This gate was nearly my undoing. When the contractor came over to move the fence about six inches (I am not kidding) because we were into the easement on our neighbor’s yard, he left me with these words about the gate. “That’ll be a good little weekend project for you.”

“Yeah,” I said. I just stared at that stupid gate. He said I should reinforce it with some doohickey and then mix some concrete and blah blah blah—I was like the dog in that Far Side comic who hears his name when his owner talks but every other word is gibberish. I had no idea how to fix that crooked, hanging gate.

The kids always had a problem with it, which was why Pippen and Frodo would get out. You had to slide a pin over from the gate to get it to latch, but in order to do that, you had to lift the gate up with your toe so the pin would slide correctly. I worked on it for weeks and thought I had it fixed, then it would break. I finally put a new hinge on it, securing it with huge, black screws. It worked, and from the angle this picture is taken, it looks like it's still there, though still leaning downhill.

There are memories that run the length of fences.

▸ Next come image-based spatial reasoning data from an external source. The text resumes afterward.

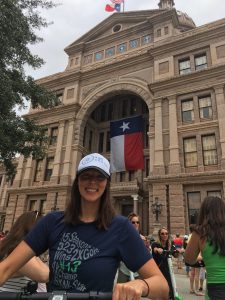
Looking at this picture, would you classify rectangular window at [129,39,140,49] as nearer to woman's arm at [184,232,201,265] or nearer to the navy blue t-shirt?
woman's arm at [184,232,201,265]

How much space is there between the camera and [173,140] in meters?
19.6

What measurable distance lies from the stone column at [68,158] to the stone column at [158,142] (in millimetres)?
8068

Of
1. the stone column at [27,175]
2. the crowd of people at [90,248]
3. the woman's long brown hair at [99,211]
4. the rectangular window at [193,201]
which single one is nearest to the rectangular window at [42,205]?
the stone column at [27,175]

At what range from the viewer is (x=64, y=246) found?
1.65m

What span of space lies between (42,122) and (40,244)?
2671cm

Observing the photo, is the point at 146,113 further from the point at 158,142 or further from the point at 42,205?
the point at 42,205

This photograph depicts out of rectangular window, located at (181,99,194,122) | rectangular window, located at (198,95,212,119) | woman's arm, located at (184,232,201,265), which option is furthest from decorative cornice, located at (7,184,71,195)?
woman's arm, located at (184,232,201,265)

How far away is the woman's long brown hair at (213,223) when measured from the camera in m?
2.58

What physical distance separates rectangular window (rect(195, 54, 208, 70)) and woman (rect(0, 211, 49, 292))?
21.2m

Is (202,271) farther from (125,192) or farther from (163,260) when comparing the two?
(125,192)

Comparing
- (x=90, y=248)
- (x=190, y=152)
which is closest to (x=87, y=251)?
(x=90, y=248)

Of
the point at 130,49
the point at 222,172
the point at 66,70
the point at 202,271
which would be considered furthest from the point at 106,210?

Overgrown echoes of the past that sprout like weeds around our lives. Some are split rail memories we can easily see through. Some are made of bricks and can't be penetrated. Some memories are built to keep things in. Others try to keep things out.

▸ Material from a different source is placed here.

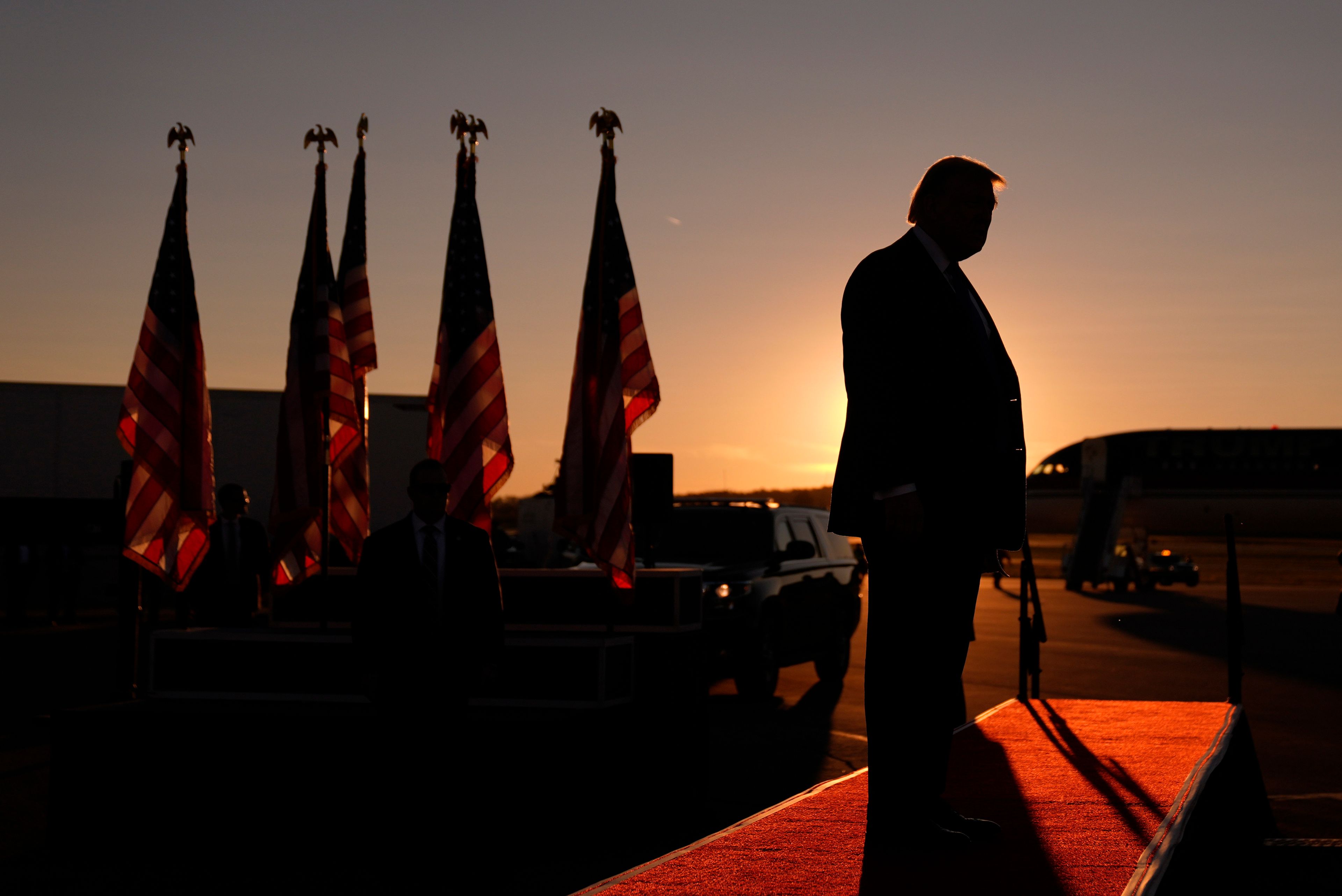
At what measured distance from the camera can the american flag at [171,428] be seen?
8711mm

I used to stand by our fence and talk with neighbors, just sharing life with a certain ease. No hurry. Kind of like what we try to do with the radio program.

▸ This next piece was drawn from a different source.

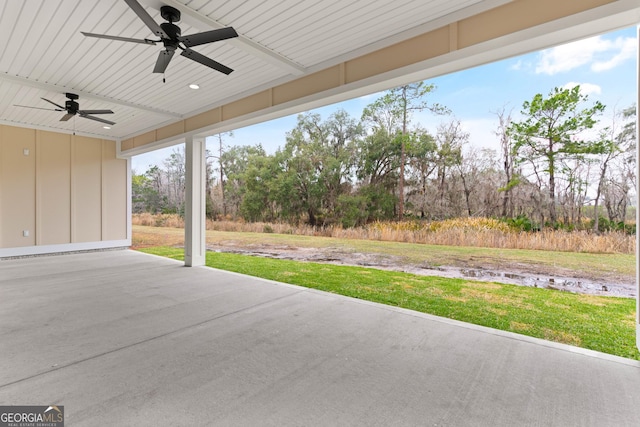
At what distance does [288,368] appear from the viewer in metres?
2.19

I had no idea what was coming toward us as I stood by the fence of my life. I couldn't see that far. Sometimes fences make good vantage points. Sometimes they block the view.

The last time I was in the back yard, Ebony, our neighbor's big, black dog barked. There was a plaintive nature to her voice, as if she knew something had happened. Dogs have an instinct about such things, I think. Maybe fences do, too.